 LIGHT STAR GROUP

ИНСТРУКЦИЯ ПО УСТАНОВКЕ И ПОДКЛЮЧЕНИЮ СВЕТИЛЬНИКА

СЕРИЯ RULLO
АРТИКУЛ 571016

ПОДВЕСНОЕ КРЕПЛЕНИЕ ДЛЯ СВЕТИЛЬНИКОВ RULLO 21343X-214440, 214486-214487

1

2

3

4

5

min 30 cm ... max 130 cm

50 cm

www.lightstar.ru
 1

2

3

_ _ _

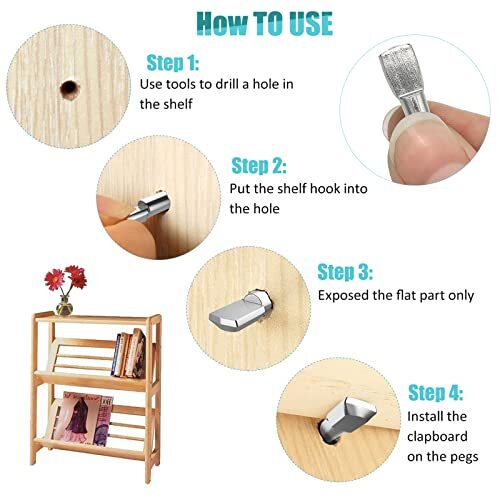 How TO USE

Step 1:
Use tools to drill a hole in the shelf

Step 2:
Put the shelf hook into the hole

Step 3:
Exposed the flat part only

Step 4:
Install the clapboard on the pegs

_ _ _

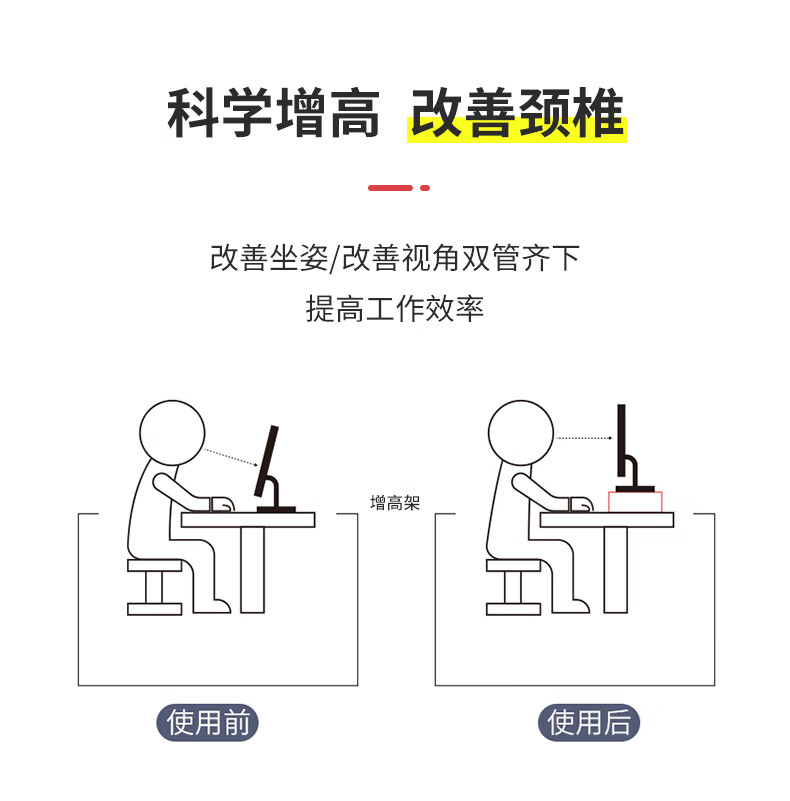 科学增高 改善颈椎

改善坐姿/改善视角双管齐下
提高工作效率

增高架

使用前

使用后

_ _ _

▸ Exercise requirements
The response should be the listing above, limited to the lines between the one holding "Use tools to drill a hole in the shelf" and the one holding "Install the clapboard on the pegs", inclusive, reproduced exactly.

▸ Exercise response
Use tools to drill a hole in the shelf

Step 2:
Put the shelf hook into the hole

Step 3:
Exposed the flat part only

Step 4:
Install the clapboard on the pegs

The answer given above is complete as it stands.